[Saved entries]

— START —

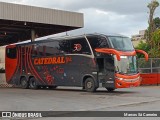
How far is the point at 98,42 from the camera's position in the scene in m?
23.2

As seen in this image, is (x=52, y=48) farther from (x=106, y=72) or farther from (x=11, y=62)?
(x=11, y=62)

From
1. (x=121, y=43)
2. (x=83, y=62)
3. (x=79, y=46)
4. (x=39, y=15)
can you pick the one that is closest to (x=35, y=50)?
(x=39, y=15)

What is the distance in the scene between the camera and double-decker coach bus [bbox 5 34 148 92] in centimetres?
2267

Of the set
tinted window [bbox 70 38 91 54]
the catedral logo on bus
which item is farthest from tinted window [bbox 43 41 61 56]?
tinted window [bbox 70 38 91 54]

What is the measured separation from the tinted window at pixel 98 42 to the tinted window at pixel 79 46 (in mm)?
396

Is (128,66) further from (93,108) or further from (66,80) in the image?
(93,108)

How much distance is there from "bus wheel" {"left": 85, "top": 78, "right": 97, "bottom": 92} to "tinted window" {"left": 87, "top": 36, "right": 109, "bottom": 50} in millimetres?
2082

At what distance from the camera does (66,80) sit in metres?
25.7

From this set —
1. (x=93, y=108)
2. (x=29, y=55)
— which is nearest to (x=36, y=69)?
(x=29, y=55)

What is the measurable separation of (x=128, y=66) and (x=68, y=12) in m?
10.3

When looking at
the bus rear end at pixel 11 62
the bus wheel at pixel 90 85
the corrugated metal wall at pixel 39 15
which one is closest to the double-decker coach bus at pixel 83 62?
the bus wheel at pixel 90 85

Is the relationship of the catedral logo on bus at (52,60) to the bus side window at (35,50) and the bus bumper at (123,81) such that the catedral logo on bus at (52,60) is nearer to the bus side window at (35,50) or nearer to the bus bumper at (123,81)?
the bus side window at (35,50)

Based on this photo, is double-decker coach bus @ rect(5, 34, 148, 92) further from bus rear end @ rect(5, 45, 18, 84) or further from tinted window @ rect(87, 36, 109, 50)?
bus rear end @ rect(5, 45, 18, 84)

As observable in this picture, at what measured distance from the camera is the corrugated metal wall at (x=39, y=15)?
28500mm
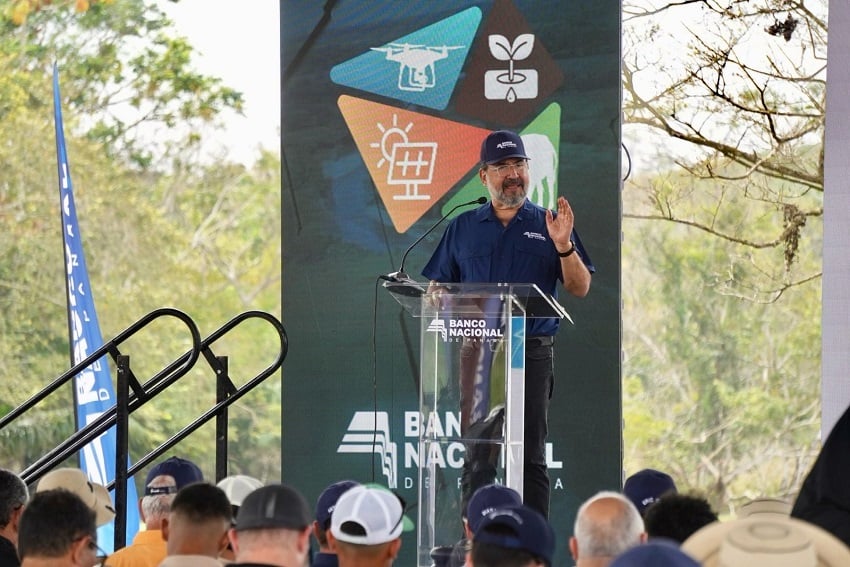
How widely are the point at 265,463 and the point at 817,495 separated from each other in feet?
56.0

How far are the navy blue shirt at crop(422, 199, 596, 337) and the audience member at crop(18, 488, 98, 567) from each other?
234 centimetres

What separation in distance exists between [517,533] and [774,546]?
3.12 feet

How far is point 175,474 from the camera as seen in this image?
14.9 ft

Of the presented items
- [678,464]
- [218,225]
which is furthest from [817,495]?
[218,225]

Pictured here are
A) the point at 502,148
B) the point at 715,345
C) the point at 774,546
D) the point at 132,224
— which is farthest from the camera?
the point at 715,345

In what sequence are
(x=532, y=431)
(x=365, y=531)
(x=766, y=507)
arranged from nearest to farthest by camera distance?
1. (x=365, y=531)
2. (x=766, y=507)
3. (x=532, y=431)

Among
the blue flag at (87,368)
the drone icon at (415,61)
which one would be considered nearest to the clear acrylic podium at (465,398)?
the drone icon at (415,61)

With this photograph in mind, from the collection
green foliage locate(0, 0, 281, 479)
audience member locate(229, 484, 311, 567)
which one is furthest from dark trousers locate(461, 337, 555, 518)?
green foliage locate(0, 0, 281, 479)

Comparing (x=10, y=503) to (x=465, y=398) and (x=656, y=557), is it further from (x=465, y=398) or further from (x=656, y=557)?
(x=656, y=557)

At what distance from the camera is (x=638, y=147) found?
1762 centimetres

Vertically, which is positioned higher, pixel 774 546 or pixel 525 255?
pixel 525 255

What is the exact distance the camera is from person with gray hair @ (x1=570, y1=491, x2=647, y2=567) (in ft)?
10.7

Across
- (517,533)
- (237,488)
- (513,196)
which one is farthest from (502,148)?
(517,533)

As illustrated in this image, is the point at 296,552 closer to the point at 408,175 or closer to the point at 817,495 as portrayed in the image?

— END —

*STATED EXERCISE*. Can you copy out the saved entries word for word, from the line containing "In what sequence are" through the final line of the items, including both?

*ANSWER TO THIS PROBLEM*.
In what sequence are
(x=532, y=431)
(x=365, y=531)
(x=766, y=507)
arranged from nearest to farthest by camera distance?
1. (x=365, y=531)
2. (x=766, y=507)
3. (x=532, y=431)

Among
the blue flag at (87,368)
the drone icon at (415,61)
which one would be considered nearest to the clear acrylic podium at (465,398)?
the drone icon at (415,61)

With this photograph in mind, from the collection
green foliage locate(0, 0, 281, 479)
audience member locate(229, 484, 311, 567)
which one is furthest from dark trousers locate(461, 337, 555, 518)?
green foliage locate(0, 0, 281, 479)

Comparing (x=10, y=503) to (x=465, y=398) and (x=656, y=557), is it further from (x=465, y=398) or further from (x=656, y=557)?
(x=656, y=557)

At what distance from the camera is (x=638, y=147) found?
1762 centimetres

Vertically, which is positioned higher, pixel 774 546 or pixel 525 255?
pixel 525 255

What is the exact distance the camera is from person with gray hair @ (x1=570, y1=491, x2=647, y2=567) (in ft)?
10.7

Across
- (517,533)
- (237,488)
- (513,196)
which one is farthest from (502,148)?
(517,533)

As illustrated in this image, is the point at 296,552 closer to the point at 408,175 or closer to the point at 817,495 as portrayed in the image?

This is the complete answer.